しかし、グレイがそういうとクルムもきりっとした表情をして「そうですね」と答えて後についていく。
ファンファはそんな二人の少し後ろで肩をすくめて、自身の護衛冒険者であるニクスとドーンズの方に振り返る。
「まぁ、グレイ殿ですから」
「ついていっても問題ないかと」
「んもう。クルムはもう少し、自分が王族だってことをわきまえたほうがいいと思うの」
同意するわけにはいかない二人の冒険者が愛想笑いを返すと、文句を言いながらもファンファはドキドキと楽しそうな表情でついていく。
二人の冒険者同様、ファンファもなんだかんだグレイがいれば大丈夫だろうと思っている節があり、危機感よりも好奇心が勝っているのだろう。
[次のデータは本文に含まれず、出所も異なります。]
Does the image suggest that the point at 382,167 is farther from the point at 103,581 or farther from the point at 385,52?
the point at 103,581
さて、先に現場にたどり着いた二人が見たものは、波状攻撃と遠距離攻撃を繰り返す暗殺者めいた集団と、その真ん中で戦っている男たちの姿だった。
地面には既に血を流して倒れている者も数人いる。
グレイはその男たちに見覚えがあった。
「ありゃあ、件の隣国の冒険者じゃな」
「……ファンファお姉様と話していた人たちですよね?」
「そうじゃ。放っておくか?」
「駄目ですわお爺様! 助けますわよ!」
追いついてきたファンファが、グレイの言葉を聞いて一歩大きく前に踏み出し、冒険者たちを指さしながら大声を出す。
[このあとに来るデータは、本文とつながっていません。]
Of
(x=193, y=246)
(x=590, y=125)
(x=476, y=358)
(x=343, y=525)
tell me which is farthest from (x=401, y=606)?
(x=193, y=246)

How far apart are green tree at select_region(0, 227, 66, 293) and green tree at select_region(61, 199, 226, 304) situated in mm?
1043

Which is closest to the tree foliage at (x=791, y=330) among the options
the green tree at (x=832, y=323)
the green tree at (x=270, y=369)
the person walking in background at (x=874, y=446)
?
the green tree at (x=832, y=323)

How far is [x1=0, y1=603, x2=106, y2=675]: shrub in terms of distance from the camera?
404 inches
あの冒険者たちは一応一生懸命勧誘をした優良物件なのだ。
このまま失うのはもったいない、という、非常にわがままで自分勝手な、ファンファらしい理由である。
当然、一斉にその場の視線がクルムたちに集まった。
「馬鹿娘が……!」
誰が止める間もなく、グレイのげんこつがファンファの脳天に落ちる。
明らかにグレイがいるから別に大丈夫だろうという油断が、ファンファに大声を出させたことを、グレイは見透かしていた。
グレイは利用されることが嫌いである。
よって、容赦なく鉄拳制裁した。
「いったぁっ!」
一応やや身内に換算する位置にいるお陰でこの程度で済んだのだから、頭を押さえてその場にうずくまったファンファは、これまでの付き合いに感謝すべきだろう。
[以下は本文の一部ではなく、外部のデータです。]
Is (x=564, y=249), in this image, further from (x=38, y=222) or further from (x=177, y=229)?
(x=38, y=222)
ファンファ親衛隊であるドーンズとニクスも、これに関しては苦笑いで受け入れるしかない。
痛みがなければ覚えないこともある。
グレイたちの出現によって、辺りを囲んでいた者たちが一斉に姿を消す。
それはもう見事な撤退ぶりで、グレイが追いかける間もなかった。
正しくは追いかければ数人捕まえることができたかもしれないが、その間にこの場に戻って来られて襲撃されれば、クルムやファンファが無事で済むとは限らない。
あえて襲撃者たちを見送ったグレイは、舌打ちを一つして、未だにしゃがみこんでいるファンファをじろりと睨みつけた。